## REQUIRED ACTION
What is needed is an exact copy of the lines in the entries below from the one holding "4-2-2015, Brooklyn Brewery's" through the one holding "San Francisco Marathon2", pictures excluded.

## DATA IN THIS EXERCISE
>>>>>

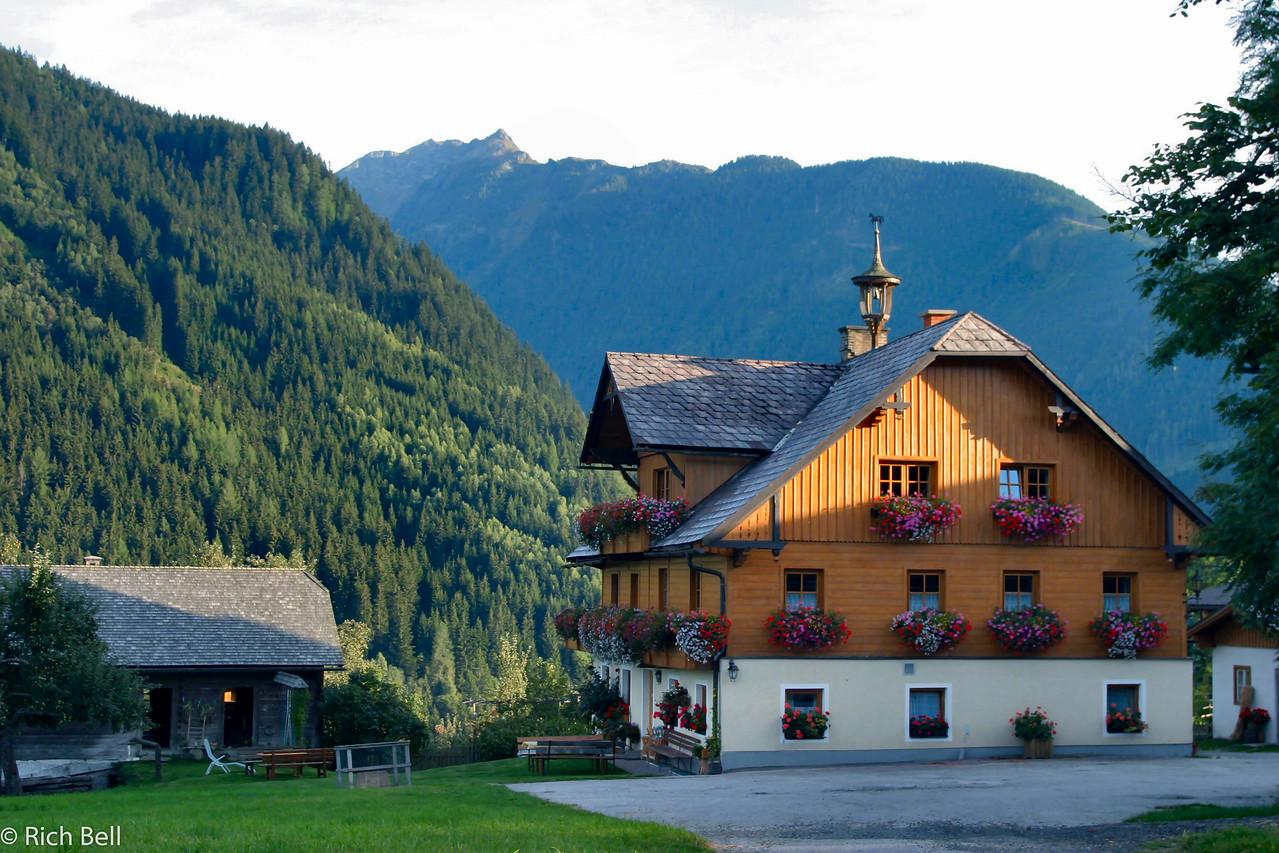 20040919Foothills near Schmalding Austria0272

<<<<<
>>>>>

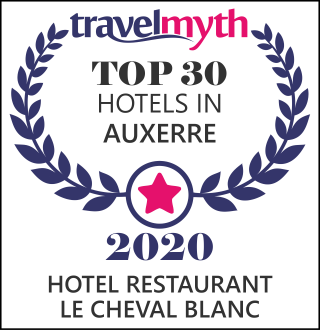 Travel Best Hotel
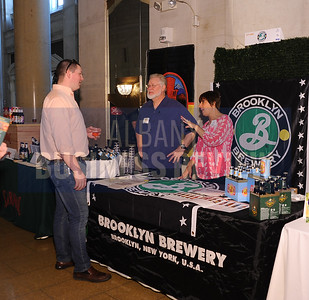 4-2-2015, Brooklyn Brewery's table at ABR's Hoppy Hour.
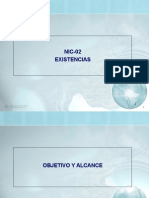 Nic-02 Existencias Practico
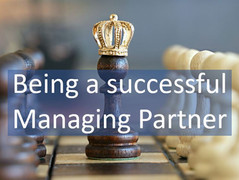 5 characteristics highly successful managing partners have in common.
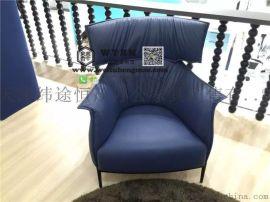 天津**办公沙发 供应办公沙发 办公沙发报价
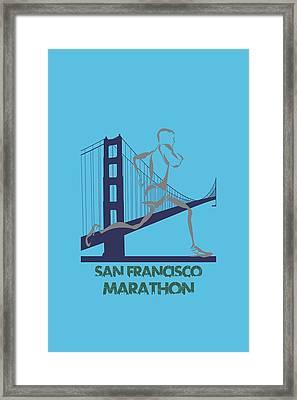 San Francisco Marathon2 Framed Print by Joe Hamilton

<<<<<

## SOLUTION TO THIS TASK
 4-2-2015, Brooklyn Brewery's table at ABR's Hoppy Hour.
 Nic-02 Existencias Practico
 5 characteristics highly successful managing partners have in common.
 天津**办公沙发 供应办公沙发 办公沙发报价
 San Francisco Marathon2 Framed Print by Joe Hamilton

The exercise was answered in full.